The ACIP's recommendation for annual influenza immunization for all children aged 6–23 months beginning in the 2004–2005 influenza season was based on the burden of disease in that age group and the fact that hospitalization rates among that age group were similar to those among the elderly, for whom annual flu vaccination was already recommended. However, no previous study has assessed the effectiveness of the trivalent inactivated vaccine (TIV) in preventing laboratory-confirmed hospitalizations in that age group, said Dr. Shay of the CDC's National Center for Immunization and Respiratory Diseases, Influenza Division.
Now, a multistate case-control study conducted during the 2005–2006 and 2006–2007 flu seasons has confirmed that TIV indeed prevents influenza-related hospitalizations in 6- to 23-month-olds, but only if they receive “full” immunization.
“Partial immunization was less effective, and not significantly protective, based on two seasons of data. It is critical to ensure that children aged 6–23 months are fully immunized if we seek to prevent influenza-associated hospitalizations among children,” Dr. Shay commented.
The data were analyzed using the 2007 definition of “full” immunization, which is more stringent than it had been during the study period: The child must have received two doses during the current season if he or she had never previously received TIV or if they had received only one dose in the previous season. A child who received just one dose in the current season would be considered “fully” immunized if he or she received two doses in a single prior season or had one dose in two or more prior seasons.
The study population comprised 93 of a total 191 eligible 6- to 23-month-old children who were hospitalized with laboratory-confirmed influenza (85% type A, 12% B, and 3% unknown), identified at eight U.S. state health department surveillance sites, and 334 age-matched controls. Cases and controls also were well matched by gender (56% of cases and 52% of controls were male) and by race (72% and 80% were white, respectively).
During the 2005–2006 season, only 9% of cases were fully immunized, compared with 20% of controls.

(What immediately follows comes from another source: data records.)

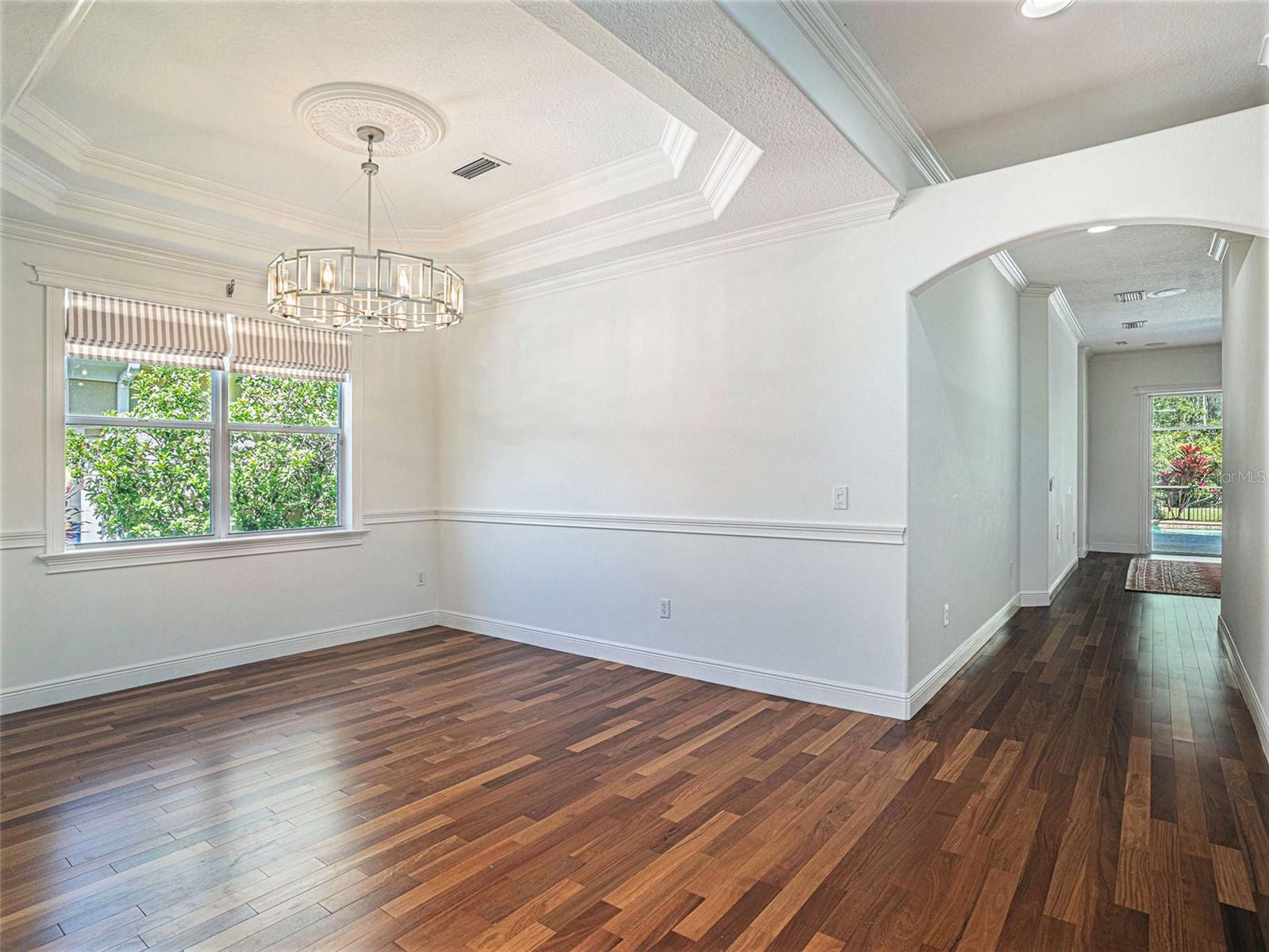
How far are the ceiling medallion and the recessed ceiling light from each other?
248 cm

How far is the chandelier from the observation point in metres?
3.16

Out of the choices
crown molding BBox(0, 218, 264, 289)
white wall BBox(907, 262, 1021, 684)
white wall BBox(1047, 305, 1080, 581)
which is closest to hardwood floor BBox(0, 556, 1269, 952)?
white wall BBox(907, 262, 1021, 684)

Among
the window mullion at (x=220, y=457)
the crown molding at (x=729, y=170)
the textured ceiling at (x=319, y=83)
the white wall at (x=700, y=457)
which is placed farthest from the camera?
the window mullion at (x=220, y=457)

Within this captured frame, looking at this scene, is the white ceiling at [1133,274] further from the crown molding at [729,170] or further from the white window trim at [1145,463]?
the crown molding at [729,170]

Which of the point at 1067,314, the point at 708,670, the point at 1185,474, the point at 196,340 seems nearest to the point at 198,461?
the point at 196,340

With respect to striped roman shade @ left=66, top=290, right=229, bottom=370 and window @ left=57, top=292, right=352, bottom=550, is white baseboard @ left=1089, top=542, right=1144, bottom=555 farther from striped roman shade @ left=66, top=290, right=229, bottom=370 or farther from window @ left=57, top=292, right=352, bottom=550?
striped roman shade @ left=66, top=290, right=229, bottom=370

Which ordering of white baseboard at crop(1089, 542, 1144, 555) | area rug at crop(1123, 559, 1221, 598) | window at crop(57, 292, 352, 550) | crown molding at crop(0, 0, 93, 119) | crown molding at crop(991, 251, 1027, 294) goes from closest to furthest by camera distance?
crown molding at crop(0, 0, 93, 119) < window at crop(57, 292, 352, 550) < crown molding at crop(991, 251, 1027, 294) < area rug at crop(1123, 559, 1221, 598) < white baseboard at crop(1089, 542, 1144, 555)

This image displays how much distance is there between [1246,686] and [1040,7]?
3.65 meters

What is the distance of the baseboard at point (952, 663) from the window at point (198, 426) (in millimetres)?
4129

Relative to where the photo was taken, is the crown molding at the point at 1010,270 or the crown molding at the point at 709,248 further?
the crown molding at the point at 1010,270

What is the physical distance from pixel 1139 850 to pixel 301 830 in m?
2.93

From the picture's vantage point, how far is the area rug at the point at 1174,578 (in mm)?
7109

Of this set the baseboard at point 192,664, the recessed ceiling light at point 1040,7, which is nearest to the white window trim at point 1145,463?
the recessed ceiling light at point 1040,7

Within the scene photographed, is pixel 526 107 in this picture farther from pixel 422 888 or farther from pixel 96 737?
pixel 96 737
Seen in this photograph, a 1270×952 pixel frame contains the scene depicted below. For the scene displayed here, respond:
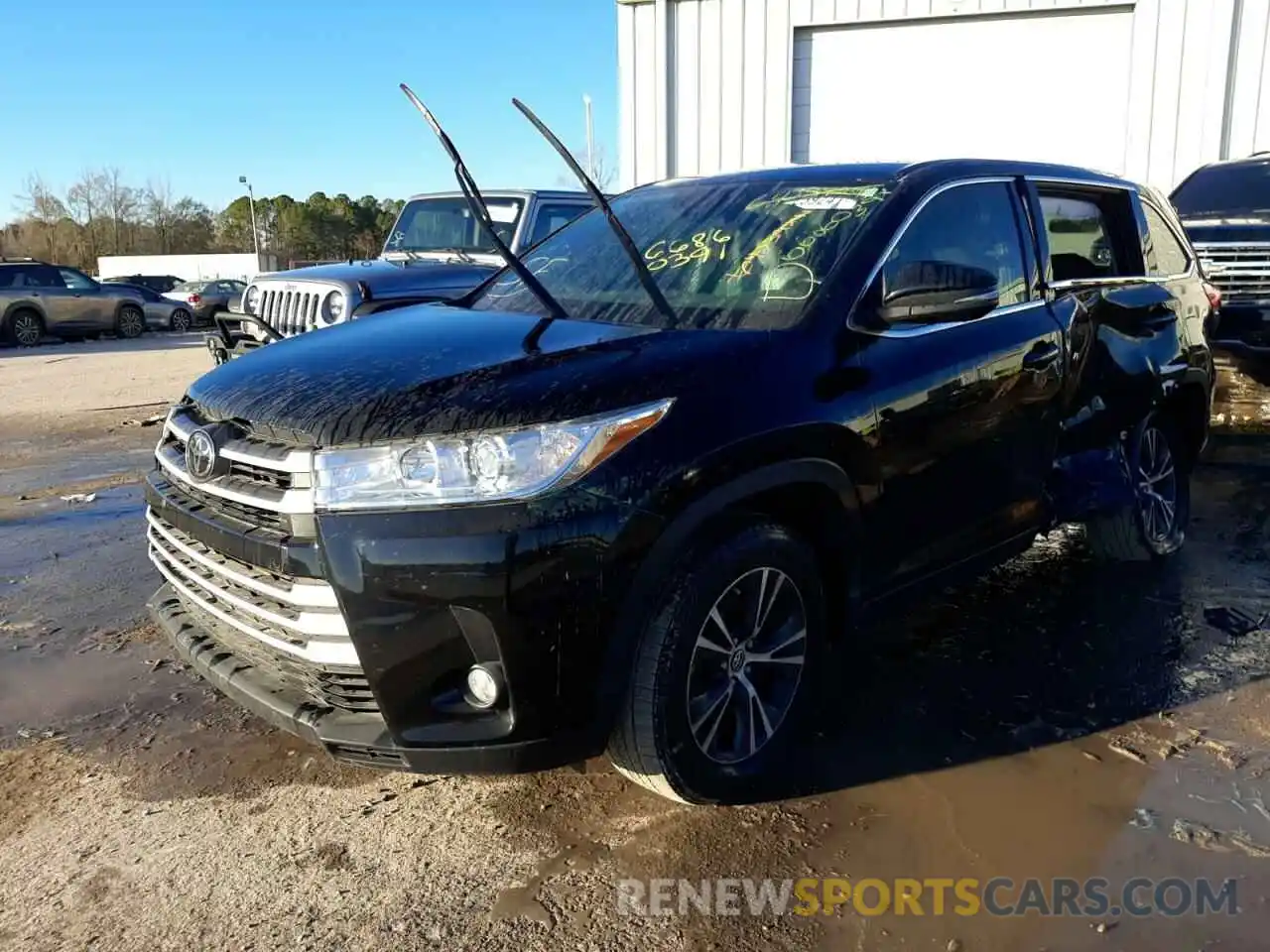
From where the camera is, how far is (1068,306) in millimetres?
3914

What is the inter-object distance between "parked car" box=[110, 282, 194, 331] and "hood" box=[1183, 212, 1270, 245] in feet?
68.6

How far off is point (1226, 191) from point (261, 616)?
903 cm

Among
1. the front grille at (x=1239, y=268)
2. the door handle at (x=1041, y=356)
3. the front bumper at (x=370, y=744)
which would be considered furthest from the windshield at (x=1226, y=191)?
the front bumper at (x=370, y=744)

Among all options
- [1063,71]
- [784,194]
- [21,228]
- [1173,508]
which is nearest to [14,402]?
[784,194]

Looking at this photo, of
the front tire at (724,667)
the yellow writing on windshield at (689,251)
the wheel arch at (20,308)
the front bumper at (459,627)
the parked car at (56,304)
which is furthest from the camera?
the parked car at (56,304)

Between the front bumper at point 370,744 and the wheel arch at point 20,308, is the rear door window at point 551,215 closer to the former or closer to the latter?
the front bumper at point 370,744

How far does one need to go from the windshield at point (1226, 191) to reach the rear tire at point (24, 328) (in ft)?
64.7

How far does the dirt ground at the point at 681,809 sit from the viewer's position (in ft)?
7.80

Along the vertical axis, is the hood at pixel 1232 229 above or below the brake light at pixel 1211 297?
above

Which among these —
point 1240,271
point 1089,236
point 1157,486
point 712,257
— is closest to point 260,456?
point 712,257

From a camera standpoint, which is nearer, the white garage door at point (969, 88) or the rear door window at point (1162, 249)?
the rear door window at point (1162, 249)

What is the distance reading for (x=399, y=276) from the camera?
7238 mm

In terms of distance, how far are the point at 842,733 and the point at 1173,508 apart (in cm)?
278

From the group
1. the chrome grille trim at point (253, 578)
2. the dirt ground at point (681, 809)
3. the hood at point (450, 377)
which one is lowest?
the dirt ground at point (681, 809)
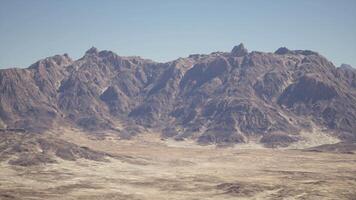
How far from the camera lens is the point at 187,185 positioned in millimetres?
106562

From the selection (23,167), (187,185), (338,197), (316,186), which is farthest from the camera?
(23,167)

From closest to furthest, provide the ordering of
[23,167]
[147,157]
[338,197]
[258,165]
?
[338,197]
[23,167]
[258,165]
[147,157]

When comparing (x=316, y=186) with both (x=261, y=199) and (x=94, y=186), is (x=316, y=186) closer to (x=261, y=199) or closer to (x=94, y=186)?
(x=261, y=199)

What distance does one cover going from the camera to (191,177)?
11794 cm

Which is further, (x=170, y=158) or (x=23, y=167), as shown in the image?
(x=170, y=158)

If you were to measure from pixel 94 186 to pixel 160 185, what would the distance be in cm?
1437

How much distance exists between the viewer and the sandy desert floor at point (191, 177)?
3730 inches

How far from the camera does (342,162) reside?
143625 millimetres

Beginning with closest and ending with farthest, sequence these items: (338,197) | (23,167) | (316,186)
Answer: (338,197) < (316,186) < (23,167)

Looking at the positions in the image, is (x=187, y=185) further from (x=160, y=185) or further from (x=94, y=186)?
(x=94, y=186)

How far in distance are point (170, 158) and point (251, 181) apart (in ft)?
163

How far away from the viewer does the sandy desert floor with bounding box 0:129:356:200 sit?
94.8m

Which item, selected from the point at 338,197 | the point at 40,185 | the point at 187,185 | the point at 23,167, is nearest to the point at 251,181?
the point at 187,185

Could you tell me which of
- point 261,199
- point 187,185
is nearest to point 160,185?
point 187,185
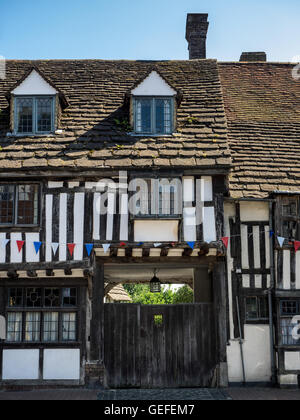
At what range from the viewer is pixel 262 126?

Sixty-seven percent of cases were not immunized, compared with 55% of controls, while about a quarter of both groups were partially immunized. In 2006–2007, only 13% of cases had been immunized, compared with 32% of controls, while 65% of cases were not immunized vs. 38% of controls. Again, the rates of partial immunization were similar, 23% among cases and 30% among controls. (Cumulative percentages might exceed 100% because of rounding.)
Overall effectiveness of TIV in preventing hospitalization was 74% for full immunization, compared with just 39% for partial immunization. Adjustment for high-risk conditions, very low birth weight, and insurance status did not significantly change the result for full immunization (76%), but it dropped the effectiveness of partial immunization to just 27%, Dr. Shay reported.
Following Dr. Shay's presentation, ACIP member Dr. Carol J. Baker urged meeting participants to “get the message out” to their constituencies about the importance of giving two doses in the 6–23 month age group, even if it means vaccinating late into the season. “Unfortunately, we have created a culture of stopping vaccination in late November, early December. … That mentality must change,” said Dr. Baker, professor of pediatrics, molecular virology, and microbiology at Baylor College of Medicine, Houston.